Please copy the entries below word for word, starting at the line that contains "Of the spotted" and continuing through the final entry.

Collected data
== == ==
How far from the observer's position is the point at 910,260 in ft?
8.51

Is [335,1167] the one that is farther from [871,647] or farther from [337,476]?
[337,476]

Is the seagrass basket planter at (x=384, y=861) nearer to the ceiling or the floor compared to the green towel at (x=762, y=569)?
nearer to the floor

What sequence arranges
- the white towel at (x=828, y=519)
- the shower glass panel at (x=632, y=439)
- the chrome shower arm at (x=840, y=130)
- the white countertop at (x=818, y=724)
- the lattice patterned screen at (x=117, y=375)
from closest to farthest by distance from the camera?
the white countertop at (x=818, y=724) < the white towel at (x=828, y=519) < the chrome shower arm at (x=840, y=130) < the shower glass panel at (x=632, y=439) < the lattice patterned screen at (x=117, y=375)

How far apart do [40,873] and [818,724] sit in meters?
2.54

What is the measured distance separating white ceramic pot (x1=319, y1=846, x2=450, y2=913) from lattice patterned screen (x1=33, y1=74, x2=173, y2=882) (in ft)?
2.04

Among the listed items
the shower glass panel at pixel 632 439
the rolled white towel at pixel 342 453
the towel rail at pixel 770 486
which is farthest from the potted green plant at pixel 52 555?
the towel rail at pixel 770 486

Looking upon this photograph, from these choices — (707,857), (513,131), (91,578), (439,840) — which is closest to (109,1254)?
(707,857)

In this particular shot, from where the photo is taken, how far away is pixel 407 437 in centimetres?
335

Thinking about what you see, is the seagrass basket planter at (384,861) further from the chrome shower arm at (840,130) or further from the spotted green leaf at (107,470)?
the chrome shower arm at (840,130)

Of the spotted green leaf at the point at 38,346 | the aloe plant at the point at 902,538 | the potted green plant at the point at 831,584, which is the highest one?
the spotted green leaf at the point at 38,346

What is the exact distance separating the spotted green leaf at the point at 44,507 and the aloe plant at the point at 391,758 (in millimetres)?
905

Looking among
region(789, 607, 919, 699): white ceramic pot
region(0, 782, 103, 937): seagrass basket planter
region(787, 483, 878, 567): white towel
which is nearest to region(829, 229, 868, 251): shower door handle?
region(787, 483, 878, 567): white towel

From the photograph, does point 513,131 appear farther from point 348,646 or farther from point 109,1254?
== == ==
* **THE RESULT**:
Of the spotted green leaf at the point at 38,346 | the aloe plant at the point at 902,538 | the potted green plant at the point at 831,584, which is the highest one?
the spotted green leaf at the point at 38,346

What is the exact distance separating the spotted green leaf at the point at 44,507 and the aloe plant at the point at 391,758 (in millimetres)?
905

Looking among
region(789, 607, 919, 699): white ceramic pot
region(0, 782, 103, 937): seagrass basket planter
region(787, 483, 878, 567): white towel
which is nearest to region(829, 229, 868, 251): shower door handle?
region(787, 483, 878, 567): white towel

From the photograph, does point 513,131 appear farther from point 348,646 or farther from point 109,1254?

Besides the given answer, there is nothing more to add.